Inman News
Experts surveyed by Fannie Mae expect national home prices to slow to 3.4% this year. Median list prices are down by 10% or more from a year ago in 69 markets
Housing experts surveyed by Fannie Mae expect national home price appreciation to cool this year as inventories continue to swell, with dozens of local markets already seeing double-digit annual declines in median list price.
Fannie Mae’s latest Home Price Expectations Survey (HPES), released Tuesday, showed more than 100 housing and mortgage industry experts expect home price growth to slip to 3.4 percent in 2025, down from 5.8 percent last year.
The latest quarterly survey shows experts are less optimistic than they were in January, when they were forecasting 3.8 percent price appreciation in 2025.
The HPES panel expects price appreciation to continue to cool to 3.3 percent next year, down from the 3.6 percent forecast for 2026 issued in January.
Pessimists see home price appreciation flattening

Projected cumulative home price growth from Q4, 2024. Source: Fannie Mae / Pulsenomics LLC.
But the most pessimistic quartile of survey panelists sees national home price appreciation flattening to 0.6 percent this year and remaining weak until 2028.
While prices could go up more sharply in some markets, they’re also expected to fall in some metros where listings come onto the market faster than buyers can snatch them up.
At the national level, there were 1.75 million new and existing homes on the market in February, up 15 percent from a year ago, according to data tracked by the National Association of Realtors and the U.S. Census Bureau.
Inventory of new and existing homes
View Interactive Graph
The inventory of existing homes grew by 17 percent, to 1.24 million, according to NAR data, while the number of new single-family homes on the market grew by 7 percent, to 500,000, the Census Bureau reported.
Realtor.com was tracking 1.3 million listings in March, up 17 percent from a year ago.
The latest readings from the S&P CoreLogic Case-Shiller Indices showed national home prices were up 4.1 percent from a year ago in January, with Tampa the only market in the 20-City index to see prices slip over that period, by 1.5 percent
But the second half of the year “told a different story,” S&P Down Jones Indices’ Nicholas Godec said in a press release, with only four of 20 cities — New York, Chicago, Phoenix and Boston — managing to “eke out” price increases during that period.
San Francisco posted the largest six-month decline at 3.4 percent, followed by Tampa at 3.2 percent, Godec said.
Selma Hepp, chief economist at Cotality (formerly CoreLogic), said flattening home price changes over the last six months “suggest further price deceleration is ahead.”
“While this year’s cold winter and large natural disasters play a role in dampening demand, falling consumer sentiment suggests potential homebuyers are wary of the short-term economic outlook and future inflation,” Hepp said in a March 30 report.

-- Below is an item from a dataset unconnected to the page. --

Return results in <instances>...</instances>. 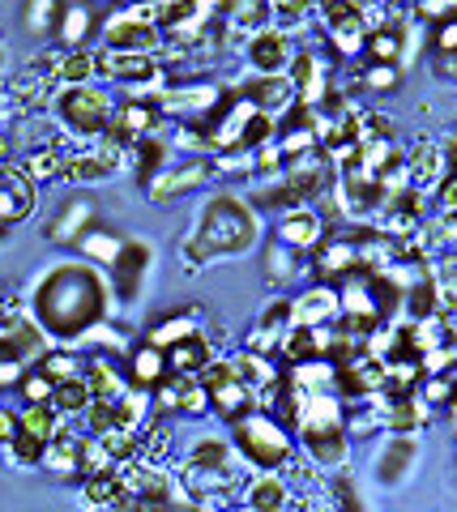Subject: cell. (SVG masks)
Masks as SVG:
<instances>
[{"instance_id":"6da1fadb","label":"cell","mask_w":457,"mask_h":512,"mask_svg":"<svg viewBox=\"0 0 457 512\" xmlns=\"http://www.w3.org/2000/svg\"><path fill=\"white\" fill-rule=\"evenodd\" d=\"M116 308L112 278L103 274V265H90L82 256H65V261L47 265L43 274L30 282L26 312L30 320L47 333L52 342H73L94 320H107Z\"/></svg>"},{"instance_id":"7a4b0ae2","label":"cell","mask_w":457,"mask_h":512,"mask_svg":"<svg viewBox=\"0 0 457 512\" xmlns=\"http://www.w3.org/2000/svg\"><path fill=\"white\" fill-rule=\"evenodd\" d=\"M261 231H265L261 210L244 192H231V188L210 192L197 210L193 231H188L180 244V261L188 269H201L214 261H235V256H248L261 244Z\"/></svg>"},{"instance_id":"3957f363","label":"cell","mask_w":457,"mask_h":512,"mask_svg":"<svg viewBox=\"0 0 457 512\" xmlns=\"http://www.w3.org/2000/svg\"><path fill=\"white\" fill-rule=\"evenodd\" d=\"M248 466L240 461V453L231 448L227 436H193L180 457V487H184V500L188 504H201V508H223L240 495V483Z\"/></svg>"},{"instance_id":"277c9868","label":"cell","mask_w":457,"mask_h":512,"mask_svg":"<svg viewBox=\"0 0 457 512\" xmlns=\"http://www.w3.org/2000/svg\"><path fill=\"white\" fill-rule=\"evenodd\" d=\"M295 448L304 453L317 470H338L351 466V436L342 423V397L334 389H317V393H299V410H295Z\"/></svg>"},{"instance_id":"5b68a950","label":"cell","mask_w":457,"mask_h":512,"mask_svg":"<svg viewBox=\"0 0 457 512\" xmlns=\"http://www.w3.org/2000/svg\"><path fill=\"white\" fill-rule=\"evenodd\" d=\"M227 440L248 470H282L295 457V431L261 406L235 414L227 423Z\"/></svg>"},{"instance_id":"8992f818","label":"cell","mask_w":457,"mask_h":512,"mask_svg":"<svg viewBox=\"0 0 457 512\" xmlns=\"http://www.w3.org/2000/svg\"><path fill=\"white\" fill-rule=\"evenodd\" d=\"M52 116L60 124V133L73 137L77 146L82 141H94L107 133V120H112V94L94 82H82V86H56V94L47 99Z\"/></svg>"},{"instance_id":"52a82bcc","label":"cell","mask_w":457,"mask_h":512,"mask_svg":"<svg viewBox=\"0 0 457 512\" xmlns=\"http://www.w3.org/2000/svg\"><path fill=\"white\" fill-rule=\"evenodd\" d=\"M94 77L120 86L133 99H154V90L167 86V69L154 52H116V47L94 52Z\"/></svg>"},{"instance_id":"ba28073f","label":"cell","mask_w":457,"mask_h":512,"mask_svg":"<svg viewBox=\"0 0 457 512\" xmlns=\"http://www.w3.org/2000/svg\"><path fill=\"white\" fill-rule=\"evenodd\" d=\"M120 478H124V491L133 495L137 508H167V504H188L184 500V487L180 478L171 474L163 461H150V457H129L120 461Z\"/></svg>"},{"instance_id":"9c48e42d","label":"cell","mask_w":457,"mask_h":512,"mask_svg":"<svg viewBox=\"0 0 457 512\" xmlns=\"http://www.w3.org/2000/svg\"><path fill=\"white\" fill-rule=\"evenodd\" d=\"M210 180H218L214 158H206V154H188V158H180V163H167L159 175H154V180L141 184V192H146V201H150V205H163V210H171V205L184 201L188 192L210 188Z\"/></svg>"},{"instance_id":"30bf717a","label":"cell","mask_w":457,"mask_h":512,"mask_svg":"<svg viewBox=\"0 0 457 512\" xmlns=\"http://www.w3.org/2000/svg\"><path fill=\"white\" fill-rule=\"evenodd\" d=\"M227 99L223 82H210V77H176L163 90H154V107L163 111V120H206L210 111Z\"/></svg>"},{"instance_id":"8fae6325","label":"cell","mask_w":457,"mask_h":512,"mask_svg":"<svg viewBox=\"0 0 457 512\" xmlns=\"http://www.w3.org/2000/svg\"><path fill=\"white\" fill-rule=\"evenodd\" d=\"M317 18L325 26V43L329 52L342 60L364 56L368 43V13L359 0H317Z\"/></svg>"},{"instance_id":"7c38bea8","label":"cell","mask_w":457,"mask_h":512,"mask_svg":"<svg viewBox=\"0 0 457 512\" xmlns=\"http://www.w3.org/2000/svg\"><path fill=\"white\" fill-rule=\"evenodd\" d=\"M129 163V146H120L116 137H94V141H82L77 150L65 154V167H60V180L69 184H103L120 175V167Z\"/></svg>"},{"instance_id":"4fadbf2b","label":"cell","mask_w":457,"mask_h":512,"mask_svg":"<svg viewBox=\"0 0 457 512\" xmlns=\"http://www.w3.org/2000/svg\"><path fill=\"white\" fill-rule=\"evenodd\" d=\"M150 406L163 419H201L210 414V397L197 372H163L150 384Z\"/></svg>"},{"instance_id":"5bb4252c","label":"cell","mask_w":457,"mask_h":512,"mask_svg":"<svg viewBox=\"0 0 457 512\" xmlns=\"http://www.w3.org/2000/svg\"><path fill=\"white\" fill-rule=\"evenodd\" d=\"M94 35L103 39V47H116V52H154L159 56V47H163V30L154 26L146 9H133V5L112 9Z\"/></svg>"},{"instance_id":"9a60e30c","label":"cell","mask_w":457,"mask_h":512,"mask_svg":"<svg viewBox=\"0 0 457 512\" xmlns=\"http://www.w3.org/2000/svg\"><path fill=\"white\" fill-rule=\"evenodd\" d=\"M56 69H60V52H39V56H30L22 69H13L9 73V82H5V99H13V107H22V111H43L47 99L56 94Z\"/></svg>"},{"instance_id":"2e32d148","label":"cell","mask_w":457,"mask_h":512,"mask_svg":"<svg viewBox=\"0 0 457 512\" xmlns=\"http://www.w3.org/2000/svg\"><path fill=\"white\" fill-rule=\"evenodd\" d=\"M197 376H201V384H206L210 414H218L223 423H231L235 414H244V410L257 406V393H252L248 384L231 372V363H227V359H218V355H214Z\"/></svg>"},{"instance_id":"e0dca14e","label":"cell","mask_w":457,"mask_h":512,"mask_svg":"<svg viewBox=\"0 0 457 512\" xmlns=\"http://www.w3.org/2000/svg\"><path fill=\"white\" fill-rule=\"evenodd\" d=\"M154 261H159V252H154L150 239H141V235L124 239L120 252H116V261L107 265V269H112L107 278H112V291H116L120 303H133L141 291H146V282L154 274Z\"/></svg>"},{"instance_id":"ac0fdd59","label":"cell","mask_w":457,"mask_h":512,"mask_svg":"<svg viewBox=\"0 0 457 512\" xmlns=\"http://www.w3.org/2000/svg\"><path fill=\"white\" fill-rule=\"evenodd\" d=\"M453 167V141H436V137H419L415 146H406V158H402V171L411 188H419L423 197H432L436 180Z\"/></svg>"},{"instance_id":"d6986e66","label":"cell","mask_w":457,"mask_h":512,"mask_svg":"<svg viewBox=\"0 0 457 512\" xmlns=\"http://www.w3.org/2000/svg\"><path fill=\"white\" fill-rule=\"evenodd\" d=\"M291 52H295V35L274 22H265L252 30V35H244V60L252 73H287Z\"/></svg>"},{"instance_id":"ffe728a7","label":"cell","mask_w":457,"mask_h":512,"mask_svg":"<svg viewBox=\"0 0 457 512\" xmlns=\"http://www.w3.org/2000/svg\"><path fill=\"white\" fill-rule=\"evenodd\" d=\"M167 120L163 111L154 107L150 99H133V94H124L120 103H112V120H107V137H116L120 146H133V141L150 137V133H163Z\"/></svg>"},{"instance_id":"44dd1931","label":"cell","mask_w":457,"mask_h":512,"mask_svg":"<svg viewBox=\"0 0 457 512\" xmlns=\"http://www.w3.org/2000/svg\"><path fill=\"white\" fill-rule=\"evenodd\" d=\"M419 457H423L419 436H398V431H385V444L376 448V457H372V478L381 487H402L406 478L415 474Z\"/></svg>"},{"instance_id":"7402d4cb","label":"cell","mask_w":457,"mask_h":512,"mask_svg":"<svg viewBox=\"0 0 457 512\" xmlns=\"http://www.w3.org/2000/svg\"><path fill=\"white\" fill-rule=\"evenodd\" d=\"M287 77H291L295 103H304V107H317L325 99V90L334 86L329 82V56H321L317 47H295L291 64H287Z\"/></svg>"},{"instance_id":"603a6c76","label":"cell","mask_w":457,"mask_h":512,"mask_svg":"<svg viewBox=\"0 0 457 512\" xmlns=\"http://www.w3.org/2000/svg\"><path fill=\"white\" fill-rule=\"evenodd\" d=\"M359 244H351L342 231L329 227L317 244H312V274H317L321 282H342V278H351L359 274Z\"/></svg>"},{"instance_id":"cb8c5ba5","label":"cell","mask_w":457,"mask_h":512,"mask_svg":"<svg viewBox=\"0 0 457 512\" xmlns=\"http://www.w3.org/2000/svg\"><path fill=\"white\" fill-rule=\"evenodd\" d=\"M287 329H291V299L287 295H274L265 308L257 312V320H252L248 329V350H257V355H270L278 359L282 342H287Z\"/></svg>"},{"instance_id":"d4e9b609","label":"cell","mask_w":457,"mask_h":512,"mask_svg":"<svg viewBox=\"0 0 457 512\" xmlns=\"http://www.w3.org/2000/svg\"><path fill=\"white\" fill-rule=\"evenodd\" d=\"M35 214V184L22 175V167L5 163L0 167V239H5L18 222Z\"/></svg>"},{"instance_id":"484cf974","label":"cell","mask_w":457,"mask_h":512,"mask_svg":"<svg viewBox=\"0 0 457 512\" xmlns=\"http://www.w3.org/2000/svg\"><path fill=\"white\" fill-rule=\"evenodd\" d=\"M240 99H248L252 107L270 111V116H282L291 103H295V90H291V77L287 73H248L231 86Z\"/></svg>"},{"instance_id":"4316f807","label":"cell","mask_w":457,"mask_h":512,"mask_svg":"<svg viewBox=\"0 0 457 512\" xmlns=\"http://www.w3.org/2000/svg\"><path fill=\"white\" fill-rule=\"evenodd\" d=\"M325 218L317 214V205H291V210H282L278 214V244H287L291 252H312V244L325 235Z\"/></svg>"},{"instance_id":"83f0119b","label":"cell","mask_w":457,"mask_h":512,"mask_svg":"<svg viewBox=\"0 0 457 512\" xmlns=\"http://www.w3.org/2000/svg\"><path fill=\"white\" fill-rule=\"evenodd\" d=\"M82 440H86V436H77V431L60 427L56 436L43 444L39 470L52 474V478H82Z\"/></svg>"},{"instance_id":"f1b7e54d","label":"cell","mask_w":457,"mask_h":512,"mask_svg":"<svg viewBox=\"0 0 457 512\" xmlns=\"http://www.w3.org/2000/svg\"><path fill=\"white\" fill-rule=\"evenodd\" d=\"M240 495H244V504H248L252 512H282L287 504H295L287 478H282L278 470H257L252 478H244Z\"/></svg>"},{"instance_id":"f546056e","label":"cell","mask_w":457,"mask_h":512,"mask_svg":"<svg viewBox=\"0 0 457 512\" xmlns=\"http://www.w3.org/2000/svg\"><path fill=\"white\" fill-rule=\"evenodd\" d=\"M329 342H334V320H329V325H291L287 342H282V350H278V363L329 359Z\"/></svg>"},{"instance_id":"4dcf8cb0","label":"cell","mask_w":457,"mask_h":512,"mask_svg":"<svg viewBox=\"0 0 457 512\" xmlns=\"http://www.w3.org/2000/svg\"><path fill=\"white\" fill-rule=\"evenodd\" d=\"M82 504L86 508H137L133 495L124 491L120 466H103V470L82 474Z\"/></svg>"},{"instance_id":"1f68e13d","label":"cell","mask_w":457,"mask_h":512,"mask_svg":"<svg viewBox=\"0 0 457 512\" xmlns=\"http://www.w3.org/2000/svg\"><path fill=\"white\" fill-rule=\"evenodd\" d=\"M338 320V286L334 282H317L304 295L291 299V325H329Z\"/></svg>"},{"instance_id":"d6a6232c","label":"cell","mask_w":457,"mask_h":512,"mask_svg":"<svg viewBox=\"0 0 457 512\" xmlns=\"http://www.w3.org/2000/svg\"><path fill=\"white\" fill-rule=\"evenodd\" d=\"M381 423H385V431H398V436H419V431L432 423V406L423 402L419 393L385 397V414H381Z\"/></svg>"},{"instance_id":"836d02e7","label":"cell","mask_w":457,"mask_h":512,"mask_svg":"<svg viewBox=\"0 0 457 512\" xmlns=\"http://www.w3.org/2000/svg\"><path fill=\"white\" fill-rule=\"evenodd\" d=\"M86 227H94V201L77 192V197H69L56 210V218L47 222V239H52V244H73Z\"/></svg>"},{"instance_id":"e575fe53","label":"cell","mask_w":457,"mask_h":512,"mask_svg":"<svg viewBox=\"0 0 457 512\" xmlns=\"http://www.w3.org/2000/svg\"><path fill=\"white\" fill-rule=\"evenodd\" d=\"M171 158H176V150H171V137H167V128L163 133H150V137H141V141H133L129 146V163H133V171H137V184H146V180H154Z\"/></svg>"},{"instance_id":"d590c367","label":"cell","mask_w":457,"mask_h":512,"mask_svg":"<svg viewBox=\"0 0 457 512\" xmlns=\"http://www.w3.org/2000/svg\"><path fill=\"white\" fill-rule=\"evenodd\" d=\"M381 414H385V393H372V397H355V402H342L346 436H351V440H368V436H376V431H385Z\"/></svg>"},{"instance_id":"8d00e7d4","label":"cell","mask_w":457,"mask_h":512,"mask_svg":"<svg viewBox=\"0 0 457 512\" xmlns=\"http://www.w3.org/2000/svg\"><path fill=\"white\" fill-rule=\"evenodd\" d=\"M86 389L90 397H99V402H116V397H124V389H129V376L120 372L116 355H94L86 359Z\"/></svg>"},{"instance_id":"74e56055","label":"cell","mask_w":457,"mask_h":512,"mask_svg":"<svg viewBox=\"0 0 457 512\" xmlns=\"http://www.w3.org/2000/svg\"><path fill=\"white\" fill-rule=\"evenodd\" d=\"M201 325H206V312H201V303H188V308H176L171 316H163L159 325H150L146 333V342L150 346H171V342H180L188 338V333H201Z\"/></svg>"},{"instance_id":"f35d334b","label":"cell","mask_w":457,"mask_h":512,"mask_svg":"<svg viewBox=\"0 0 457 512\" xmlns=\"http://www.w3.org/2000/svg\"><path fill=\"white\" fill-rule=\"evenodd\" d=\"M163 355H167V372H201L214 359V342L206 333H188V338L171 342Z\"/></svg>"},{"instance_id":"ab89813d","label":"cell","mask_w":457,"mask_h":512,"mask_svg":"<svg viewBox=\"0 0 457 512\" xmlns=\"http://www.w3.org/2000/svg\"><path fill=\"white\" fill-rule=\"evenodd\" d=\"M69 346H73V350H99V355H116V359H120L124 350H129V333L116 329L112 316H107V320H94L90 329H82Z\"/></svg>"},{"instance_id":"60d3db41","label":"cell","mask_w":457,"mask_h":512,"mask_svg":"<svg viewBox=\"0 0 457 512\" xmlns=\"http://www.w3.org/2000/svg\"><path fill=\"white\" fill-rule=\"evenodd\" d=\"M227 363H231V372L240 376L252 393H261L265 384H270V380L278 376V367H282L278 359H270V355H257V350H248V346L240 350V355H231Z\"/></svg>"},{"instance_id":"b9f144b4","label":"cell","mask_w":457,"mask_h":512,"mask_svg":"<svg viewBox=\"0 0 457 512\" xmlns=\"http://www.w3.org/2000/svg\"><path fill=\"white\" fill-rule=\"evenodd\" d=\"M77 244V256H82V261H90V265H112L116 261V252H120V244L124 239L116 235V231H103V227H86L82 235L73 239Z\"/></svg>"},{"instance_id":"7bdbcfd3","label":"cell","mask_w":457,"mask_h":512,"mask_svg":"<svg viewBox=\"0 0 457 512\" xmlns=\"http://www.w3.org/2000/svg\"><path fill=\"white\" fill-rule=\"evenodd\" d=\"M167 372V355H163V346H150V342H141L137 350H129V384H137V389H150L154 380H159Z\"/></svg>"},{"instance_id":"ee69618b","label":"cell","mask_w":457,"mask_h":512,"mask_svg":"<svg viewBox=\"0 0 457 512\" xmlns=\"http://www.w3.org/2000/svg\"><path fill=\"white\" fill-rule=\"evenodd\" d=\"M47 402L60 419H77L86 406H90V389H86V376H65L52 384V393H47Z\"/></svg>"},{"instance_id":"f6af8a7d","label":"cell","mask_w":457,"mask_h":512,"mask_svg":"<svg viewBox=\"0 0 457 512\" xmlns=\"http://www.w3.org/2000/svg\"><path fill=\"white\" fill-rule=\"evenodd\" d=\"M56 35L65 47H86L94 35V9L82 5V0H77V5H65L60 9V22H56Z\"/></svg>"},{"instance_id":"bcb514c9","label":"cell","mask_w":457,"mask_h":512,"mask_svg":"<svg viewBox=\"0 0 457 512\" xmlns=\"http://www.w3.org/2000/svg\"><path fill=\"white\" fill-rule=\"evenodd\" d=\"M18 167H22V175H26L30 184H52V180H60V167H65V150H56V146H30Z\"/></svg>"},{"instance_id":"7dc6e473","label":"cell","mask_w":457,"mask_h":512,"mask_svg":"<svg viewBox=\"0 0 457 512\" xmlns=\"http://www.w3.org/2000/svg\"><path fill=\"white\" fill-rule=\"evenodd\" d=\"M56 82H60V86H82V82H94V52H90V47H65V52H60Z\"/></svg>"},{"instance_id":"c3c4849f","label":"cell","mask_w":457,"mask_h":512,"mask_svg":"<svg viewBox=\"0 0 457 512\" xmlns=\"http://www.w3.org/2000/svg\"><path fill=\"white\" fill-rule=\"evenodd\" d=\"M317 13V0H270V22L282 26V30H304Z\"/></svg>"},{"instance_id":"681fc988","label":"cell","mask_w":457,"mask_h":512,"mask_svg":"<svg viewBox=\"0 0 457 512\" xmlns=\"http://www.w3.org/2000/svg\"><path fill=\"white\" fill-rule=\"evenodd\" d=\"M453 389H457V367H449V372H432V376H423L415 393H419L432 410H449V406H453Z\"/></svg>"},{"instance_id":"f907efd6","label":"cell","mask_w":457,"mask_h":512,"mask_svg":"<svg viewBox=\"0 0 457 512\" xmlns=\"http://www.w3.org/2000/svg\"><path fill=\"white\" fill-rule=\"evenodd\" d=\"M60 9H65V0H26V30L39 39L52 35L60 22Z\"/></svg>"},{"instance_id":"816d5d0a","label":"cell","mask_w":457,"mask_h":512,"mask_svg":"<svg viewBox=\"0 0 457 512\" xmlns=\"http://www.w3.org/2000/svg\"><path fill=\"white\" fill-rule=\"evenodd\" d=\"M265 274H270V286H287L295 274H299V265H295V252L287 244H274L265 248Z\"/></svg>"},{"instance_id":"f5cc1de1","label":"cell","mask_w":457,"mask_h":512,"mask_svg":"<svg viewBox=\"0 0 457 512\" xmlns=\"http://www.w3.org/2000/svg\"><path fill=\"white\" fill-rule=\"evenodd\" d=\"M457 13V0H411V18L423 26H436Z\"/></svg>"},{"instance_id":"db71d44e","label":"cell","mask_w":457,"mask_h":512,"mask_svg":"<svg viewBox=\"0 0 457 512\" xmlns=\"http://www.w3.org/2000/svg\"><path fill=\"white\" fill-rule=\"evenodd\" d=\"M18 393H22V402H47V393H52V380H47L35 363L22 372V380H18Z\"/></svg>"},{"instance_id":"11a10c76","label":"cell","mask_w":457,"mask_h":512,"mask_svg":"<svg viewBox=\"0 0 457 512\" xmlns=\"http://www.w3.org/2000/svg\"><path fill=\"white\" fill-rule=\"evenodd\" d=\"M359 82H364L368 90H393L402 82V69H393V64H372V69L359 73Z\"/></svg>"},{"instance_id":"9f6ffc18","label":"cell","mask_w":457,"mask_h":512,"mask_svg":"<svg viewBox=\"0 0 457 512\" xmlns=\"http://www.w3.org/2000/svg\"><path fill=\"white\" fill-rule=\"evenodd\" d=\"M428 47H432L436 56H453V52H457V22H453V18L436 22V26H432V39H428Z\"/></svg>"},{"instance_id":"6f0895ef","label":"cell","mask_w":457,"mask_h":512,"mask_svg":"<svg viewBox=\"0 0 457 512\" xmlns=\"http://www.w3.org/2000/svg\"><path fill=\"white\" fill-rule=\"evenodd\" d=\"M432 192H436V214H453V210H457V171L449 167V171L436 180Z\"/></svg>"},{"instance_id":"680465c9","label":"cell","mask_w":457,"mask_h":512,"mask_svg":"<svg viewBox=\"0 0 457 512\" xmlns=\"http://www.w3.org/2000/svg\"><path fill=\"white\" fill-rule=\"evenodd\" d=\"M13 431H18V410H13V406H0V444H9Z\"/></svg>"},{"instance_id":"91938a15","label":"cell","mask_w":457,"mask_h":512,"mask_svg":"<svg viewBox=\"0 0 457 512\" xmlns=\"http://www.w3.org/2000/svg\"><path fill=\"white\" fill-rule=\"evenodd\" d=\"M5 163H13V141H9L5 128H0V167H5Z\"/></svg>"},{"instance_id":"94428289","label":"cell","mask_w":457,"mask_h":512,"mask_svg":"<svg viewBox=\"0 0 457 512\" xmlns=\"http://www.w3.org/2000/svg\"><path fill=\"white\" fill-rule=\"evenodd\" d=\"M206 5H210V9H214V13H227V9H231V5H235V0H206Z\"/></svg>"},{"instance_id":"6125c7cd","label":"cell","mask_w":457,"mask_h":512,"mask_svg":"<svg viewBox=\"0 0 457 512\" xmlns=\"http://www.w3.org/2000/svg\"><path fill=\"white\" fill-rule=\"evenodd\" d=\"M5 124H9V99L0 94V128H5Z\"/></svg>"},{"instance_id":"be15d7a7","label":"cell","mask_w":457,"mask_h":512,"mask_svg":"<svg viewBox=\"0 0 457 512\" xmlns=\"http://www.w3.org/2000/svg\"><path fill=\"white\" fill-rule=\"evenodd\" d=\"M359 5H364V9H372V5H385V0H359Z\"/></svg>"},{"instance_id":"e7e4bbea","label":"cell","mask_w":457,"mask_h":512,"mask_svg":"<svg viewBox=\"0 0 457 512\" xmlns=\"http://www.w3.org/2000/svg\"><path fill=\"white\" fill-rule=\"evenodd\" d=\"M0 94H5V86H0Z\"/></svg>"},{"instance_id":"03108f58","label":"cell","mask_w":457,"mask_h":512,"mask_svg":"<svg viewBox=\"0 0 457 512\" xmlns=\"http://www.w3.org/2000/svg\"><path fill=\"white\" fill-rule=\"evenodd\" d=\"M0 299H5V291H0Z\"/></svg>"}]
</instances>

Home prices are driven by local supply and demand, and Realtor.com data shows median list prices in 69 metros were down by 10 percent or more from a year ago in March.
Median list price: Big declines in 69 market
Markets experiencing double-digit annual declines in median list price included Steamboat Springs, Colorado (-34.2 percent); Winona, Minnesota (-32.6 percent); Wenatchee, Washington (-22.1 percent); Flint, Michigan (-21.1 percent); Marion, Indiana (-19.7 percent); Enid, Oklahoma (-17.6 percent); Santa Fe, New Mexico (-14.5 percent); Ukiah, California (-13.7 percent); Dublin, Georgia (-13.4 percent); Montgomery, Alabama (-11.3 percent); Cedar Rapids, Iowa (-10.9 percent); Wausau, Wisconsin (-10.5 percent); and Boulder, Colorado (-10.2 percent).
“There are many ways to slice and dice housing data,” Realtor.com Chief Economist Danielle Hale said in her most recent weekly housing market update. “Through the lens of geography, our data reveals some commonalities.”
Realtor.com’s last Hottest Housing Markets report found that homes are selling more quickly in many markets in the Northeast and Midwest, and that a separate Down Payment Trends report showed buyers were putting more down on homes in the Northeast and Midwest and less in the South and West.
Last month, Fannie Mae economists said a pullback in mortgage rates should provide a “small boost” to home sales this year, in part because tariffs implemented by the Trump administration might inflate prices and slow economic growth. But tariffs announced this month have sent mortgage rates on the rebound, jeopardizing such forecasts.